2/3/08

¿Te vienes a la calle?

No es fácil volver a la vida cuando has muerto, pero renacer puede ser posible si el viento ese día, porque aquélla nube blanca quería viajar, te desplaza a ti también. Es la historia de una historia que empieza, que vuelve a empezar.

Se llaman Marina y Sergio, no sé por qué.

De pie, a tientas en la habitación a oscuras, Sergio buscaba su pie bajo las mantas; tiraba de sus dedos para despertarla cada mañana hasta que notaba cómo se movía perezosamente. A él le gustaba oír el ruido de su cuerpo despertando, su respiración profunda al abrir los ojos. Advertía que seguía viva, que quizá ese día recuperaría el alma.

- Marina, ya es la hora. Le decía con la voz suave.

Ella esperaba unos minutos en la cama antes de levantarse; eran los mejores del día, el instante más especial por el ser el más simple. Todos los demás los apartaba a manotazos, quitándoselos de encima como si le molestaran a la vista. Encender la luz de la lámpara la ubicaba en un lugar vacío en medio del mundo; sin horizonte, todo era circular, sin base, el cielo era demasiado grande y se sentía insignificante y volátil.
Comenzaba la inercia de un nuevo día que no terminaba de estrenar.

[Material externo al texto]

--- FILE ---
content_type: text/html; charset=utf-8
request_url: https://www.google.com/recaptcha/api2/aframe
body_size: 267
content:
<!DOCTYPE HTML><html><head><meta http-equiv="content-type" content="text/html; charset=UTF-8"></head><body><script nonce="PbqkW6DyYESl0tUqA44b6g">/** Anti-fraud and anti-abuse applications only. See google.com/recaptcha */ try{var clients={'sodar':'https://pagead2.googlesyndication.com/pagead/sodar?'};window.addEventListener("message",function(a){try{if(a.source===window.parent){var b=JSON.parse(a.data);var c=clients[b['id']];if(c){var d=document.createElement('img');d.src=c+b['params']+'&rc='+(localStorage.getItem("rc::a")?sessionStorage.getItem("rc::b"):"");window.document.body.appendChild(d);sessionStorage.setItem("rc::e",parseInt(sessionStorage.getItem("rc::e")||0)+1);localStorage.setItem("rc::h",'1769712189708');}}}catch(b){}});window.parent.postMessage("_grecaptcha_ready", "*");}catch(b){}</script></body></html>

Antes de separarse, Sergio la abrazaba pidiéndole en silencio que volviera, ofreciéndole su paciencia, porque la esperaría siempre, siempre.
La miraba sin perder de vista su espalda hasta que cerraba la puerta para irse haciendo remolinos en el mismo lugar, revolviéndose junto al polvo viejo, las horas no vividas y los sueños sin historia que se acartonan en la mente de quien ha sufrido.

- Adiós, mi dulce Marina.

Se quedó quieto durante unos segundos y pensó en el dolor. Los traumas ennegrecen al segundo golpe. El primero sabía que ocurrió cuando ella era niña; el último impactó al no poder soportar la fuerza de lo inexorable; un día de pronto ella sintió que la muerte era más poderosa que su capacidad de entenderla, que no podría evitar cuando algún día se acabara la vida para siempre, la ausencia definitiva de sus personas amadas. Se lo dijo llorando, asustada y abrazada a él con el pánico brutal de perderle.
La contusión vino con la desesperanza.

Marina volvía siempre por el mismo lugar sin saberse el camino, pero ese día su cabeza se volvió, miró a la derecha y vio dos niñas jugando con globos. Quiso sentarse con ellas y pedirles permiso para soplar. Sonrió al verlas anudar los lazos de su ilusión, y quiso ser pequeña, brincar, inventar, soñar.

Entonces algo cambió. Corrió sin parar, henchida de ganas de vivir, de empezar a vivir, aguantando la respiración para llegar a casa, coger la mano de su amor y salir a la calle para que le enseñara a jugar.

Sergio la vio llegar y suspiró...

- Por fin has vuelto.



Puede que el miedo esté ahí, pero ¡Que no se trague las ganas de vivir!